Sounds like the program is doing one of the following:
-bad decoding
-bad mixing
-bad encoding
Decoding and encoding are unlikely culprits as long as the implementation is compliant to the sound compression formats.
What I suspect is happening is that as you mix additional audio signal on top of the original, you introduce clipping on the signal*.
The program probably does a simple interferometric wave format mixing of the several audio sources and doesn't rescale the resultant waveform to avoid clipping. What you should do is export the sound from the video project, remix it in a program that gives you full control over it (Audacity would be perfectly sufficient), export the audio from audacity, then use that mixed audio file as your audio track source for the video.
If the video editing program is worth anything at all it'll have a feature that allows you to specify sound file source. If it doesn't allow that, switch to VirtualDub.

• Data provided
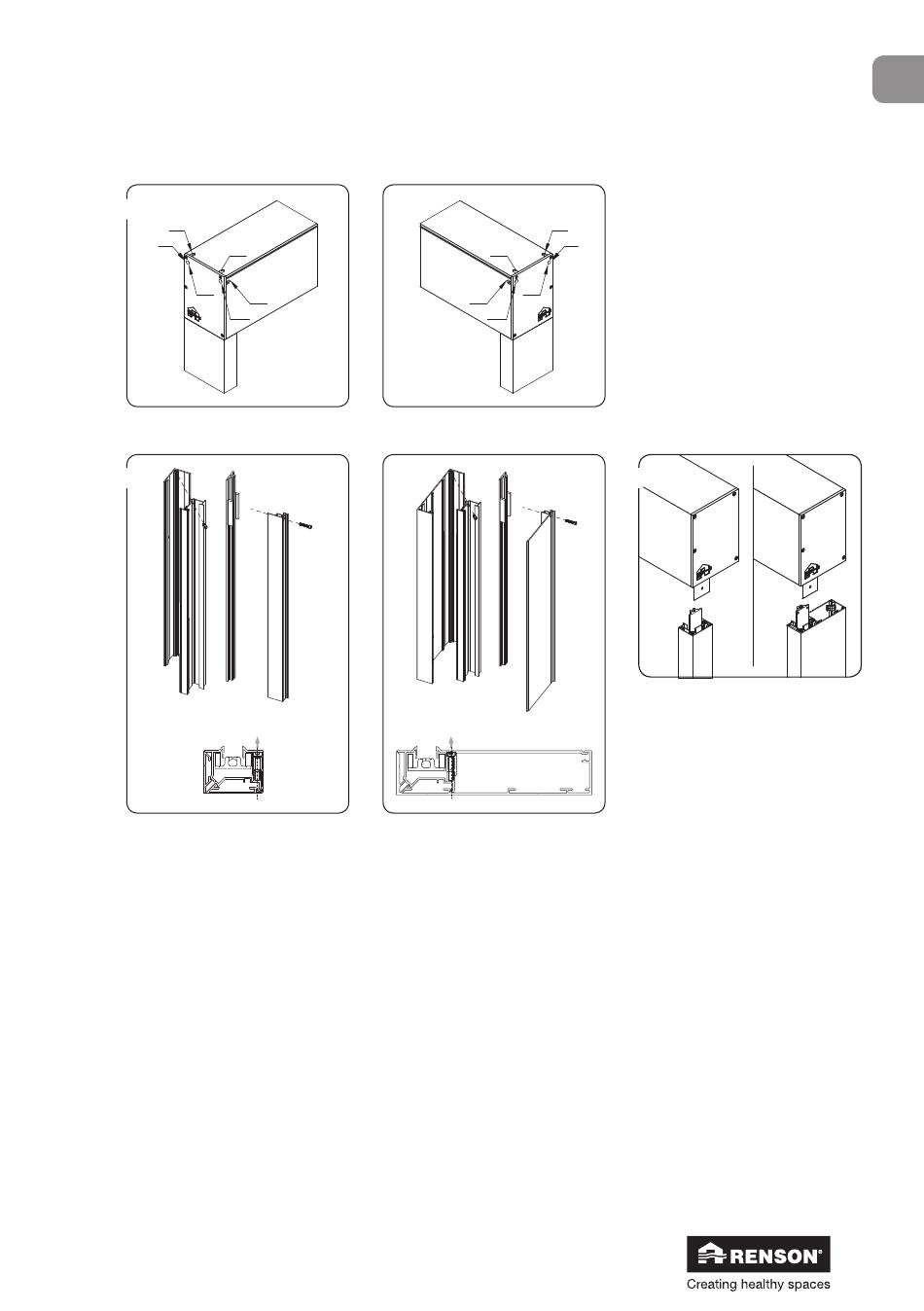 RENSON®
Creating healthy spaces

• To do
a: Output the passage of the forum reply on audio clipping from "The program probably" up to and including "switch to VirtualDub.".
b: Carry the forum reply on audio clipping forward from the point where it ends.
The material shown above comes from a different source than the text.

• Your written answers
a:
The program probably does a simple interferometric wave format mixing of the several audio sources and doesn't rescale the resultant waveform to avoid clipping. What you should do is export the sound from the video project, remix it in a program that gives you full control over it (Audacity would be perfectly sufficient), export the audio from audacity, then use that mixed audio file as your audio track source for the video.
If the video editing program is worth anything at all it'll have a feature that allows you to specify sound file source. If it doesn't allow that, switch to VirtualDub.

b:
*Short introduction to clipping: It is a result of digital information storage and can happen in image or audio data (among others). Basically if two sample values combined result in a value that is larger than the bit depth of the individual sample, causing the sample to peak at full 0 dB, which wouldn't be a problem if it were just that sample, but there'll be a number of adjacent samples peaked to full 0 dB intensity, and that'll cause noticeably bad sound quality (infamous example of this are the LoudTube videos which are intentionally amplified to introduce severe clipping on audio). On images, white-outs in photos (due to overexposure) are essentially the same thing - causing irreversable loss of information...